Learn to Draw in 15 Minutes a Day Drawing is the 'bones' of art. You have to be able to walk before you can run
Drawing is for everyone. There aren't people who can simply do it and those who can't. The reality is that there are those motivated to work consistently and intentionally, and everyone else who isn't or doesn't know that's what it takes.
Here are two simple and fun exercises to get you started in becoming better at drawing accurately. With practice, you can learn to draw not only what you see, but what you imagine.
You'll need a stopwatch/timer, paper (anything will do!), pen, pencil, or marker, and a few random objects like toys, kitchen implements, or jewelry. Whatever you have around is fine. Alternatively, you could use images found online. In some ways these are easier to draw from because they're already flattened to a two dimension. You'll also need a gentle attitude toward yourself. Your masterpieces maybe quite a ways down the road at this point, so expecting to make drawings you're proud of at the start is unrealistic and will lead to frustration. In fact, just plan to throw away your drawings at first. The goal is to enjoy yourself and learn.

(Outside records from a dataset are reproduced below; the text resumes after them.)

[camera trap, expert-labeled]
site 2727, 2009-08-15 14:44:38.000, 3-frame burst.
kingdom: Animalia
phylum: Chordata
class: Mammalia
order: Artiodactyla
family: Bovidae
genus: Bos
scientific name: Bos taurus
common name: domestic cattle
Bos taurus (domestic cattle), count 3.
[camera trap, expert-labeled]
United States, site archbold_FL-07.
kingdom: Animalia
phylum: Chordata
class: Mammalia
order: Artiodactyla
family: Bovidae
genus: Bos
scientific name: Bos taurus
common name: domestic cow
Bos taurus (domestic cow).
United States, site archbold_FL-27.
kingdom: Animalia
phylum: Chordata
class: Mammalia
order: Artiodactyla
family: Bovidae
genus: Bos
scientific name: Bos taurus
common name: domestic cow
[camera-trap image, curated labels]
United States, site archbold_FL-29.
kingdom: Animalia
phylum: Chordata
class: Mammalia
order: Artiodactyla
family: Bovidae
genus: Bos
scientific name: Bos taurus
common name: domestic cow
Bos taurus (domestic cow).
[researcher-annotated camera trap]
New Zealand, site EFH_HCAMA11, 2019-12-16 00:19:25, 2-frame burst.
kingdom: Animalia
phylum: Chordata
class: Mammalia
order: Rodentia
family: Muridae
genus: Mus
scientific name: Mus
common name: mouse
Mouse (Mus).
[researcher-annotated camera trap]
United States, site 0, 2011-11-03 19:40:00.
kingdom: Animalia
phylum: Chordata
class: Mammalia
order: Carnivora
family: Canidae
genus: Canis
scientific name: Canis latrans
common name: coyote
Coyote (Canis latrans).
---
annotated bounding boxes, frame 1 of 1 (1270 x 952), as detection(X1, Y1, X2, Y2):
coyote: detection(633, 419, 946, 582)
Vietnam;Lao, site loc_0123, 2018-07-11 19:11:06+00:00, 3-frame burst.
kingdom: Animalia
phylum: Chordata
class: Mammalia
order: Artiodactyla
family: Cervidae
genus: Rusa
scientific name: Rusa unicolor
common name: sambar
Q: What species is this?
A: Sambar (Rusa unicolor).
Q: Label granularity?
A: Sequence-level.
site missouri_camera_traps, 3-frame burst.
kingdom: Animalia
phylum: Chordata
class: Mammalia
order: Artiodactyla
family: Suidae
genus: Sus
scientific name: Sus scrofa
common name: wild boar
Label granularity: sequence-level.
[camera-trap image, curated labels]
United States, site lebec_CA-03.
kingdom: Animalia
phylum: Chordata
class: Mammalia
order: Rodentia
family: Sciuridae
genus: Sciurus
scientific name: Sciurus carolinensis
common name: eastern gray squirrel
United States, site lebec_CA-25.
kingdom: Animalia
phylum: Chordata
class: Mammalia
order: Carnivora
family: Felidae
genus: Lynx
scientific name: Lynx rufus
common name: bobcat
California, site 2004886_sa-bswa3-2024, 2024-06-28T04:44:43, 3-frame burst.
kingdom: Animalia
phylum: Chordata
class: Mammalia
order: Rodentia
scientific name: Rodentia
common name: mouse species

Observational drawing. We look at things all day long. But how often do we look hard enough to memorize the details? Look at one of your objects for one minute. Try to memorize the overall shapes, and those of the details. Think about proportion and relationships. Then put the item away and draw it. Yes, you will certainly be embarrassed by the first few, or dozen, drawings. It's okay; everyone is! Study your drawing versus the object for another minute. What did you miss? What did you remember but get wrong? Now, put the object and drawing away and draw it again for one minute. Look at the object and both drawings. Did you get more accurate? Toss those drawings in the recycle bin and repeat the whole process two more times to total 15 minutes for today.
10-4-1 Drawing. Take an object or image and draw it for 10 minutes. Aim to at least consider all parts of the object - don't just start at the top and work your way down. Sketch the image roughly, then refine the image a little bit, and finally add details. At the end of 10 minutes, do the same thing on fresh paper in four minutes. You will not get as far, but you may observe and correct inaccuracies from your first drawing. Finally, start fresh again and sketch the same thing in one minute. Whew! This one will look like a scribble, but try to get the "gesture", or basic idea, of the object without details. This can feel overwhelming and confusing at first. If you keep an attitude of exploration and fun, it can be exhilarating! This is also one of the best ways to learn to very quickly observe something and sketch it.
Alternating just these two exercises for 15 minutes each day you will see improvement in a matter of weeks. Keep a few of your drawings from these exercises to look back on when you're not sure you're progressing. It is easy to not realize how far you've come when progress takes place little-by-little.
Never ever give up and draw a little every day rather than one day per week. Doing both at the same time would of course be even better.